One of the first baby gifts I got as an infant was a little white towel with a multi-colored quilted cat on it. The towel was a gift from my Aunt Dolly, and I still have it. The colors on the cat have faded over the years, but you can still see the little crown on top of the cat's head, and it's still very clear that the animal on the towel is a cat.

That towel must have been an omen..... that over the years of my life, I would very rarely be without a cat. Even during the years of apartment living when my mother absolutely positively refused to let me bring a "stray flea-ridden cat that's been god-know-where" into her home, I still managed to sneak food into the basement of the apartment building for various cats and kittens for the years that we lived there.

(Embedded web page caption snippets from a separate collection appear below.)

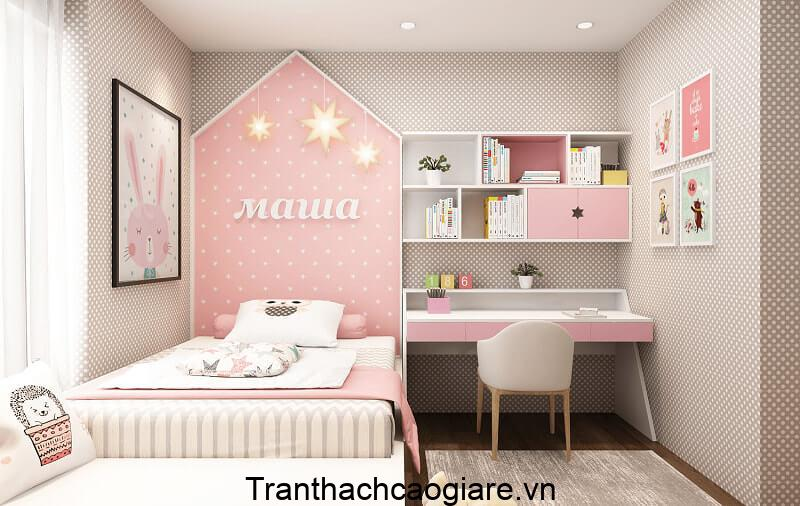 Giấy dán tường màu hồng tạo không gian dễ thương cho phòng ngủ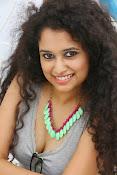 Soumya Sukumar latest hot gallery-thumbnail-12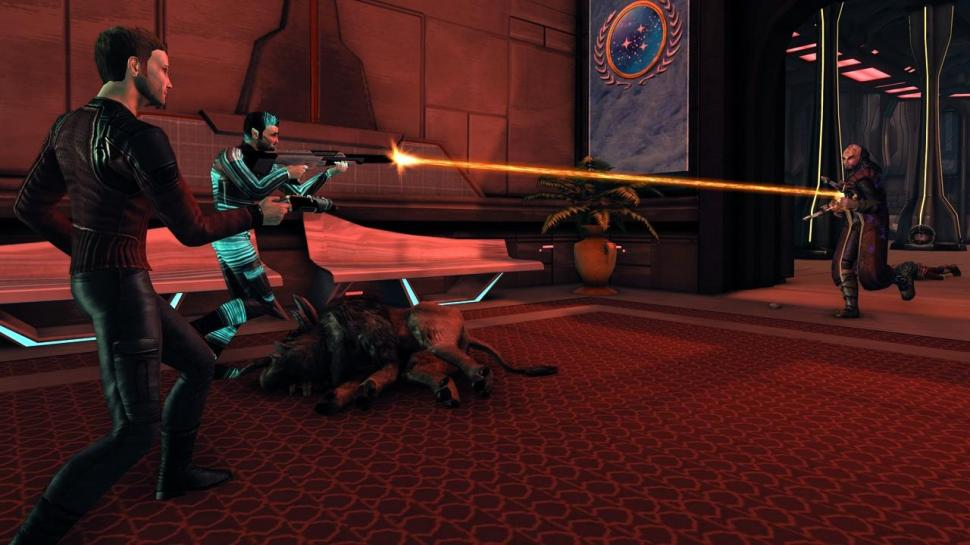 Screenshots aus Star Trek Online.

My mother was not a cat person. Nor a dog person. If it walked on more than two legs and couldn't hold itself upright, then she wasn't much interested. My dad loved all animals... he would forever be bringing stray cats and dogs home from the bus depot, but then would have to find other homes for them when my mother put her high-heeled foot down and said absolutely not. About the only pets my dad and I could get away with when I was a little kid were the baby chicks, bunnies, and ducks he would bring home at Easter time. About three months later, all those baby Easter surprises would mysteriously end up 'out on the farm with lots of other chicks, bunnies, and ducks they can play with.' (Little kids will believe anything.)

This morning, I was outside in the front courtyard making sure there was enough water in the fountain for the birds to bathe in and drink..... that beautiful fountain is more of a birdbath than a garden ornament. I always look out into the field to check for wildlife... I don't want my chickens to be surprised by a fox or a stray dog as they peck around the front yard. As my eyes scanned the pasture, I saw the unmistakable outline of a cat. When I got the binoculars to check, the cat looked very much like Sweet Pea. Of course, I couldn't just leave it out there staring at an empty pond that's been waiting for rain that never gets here.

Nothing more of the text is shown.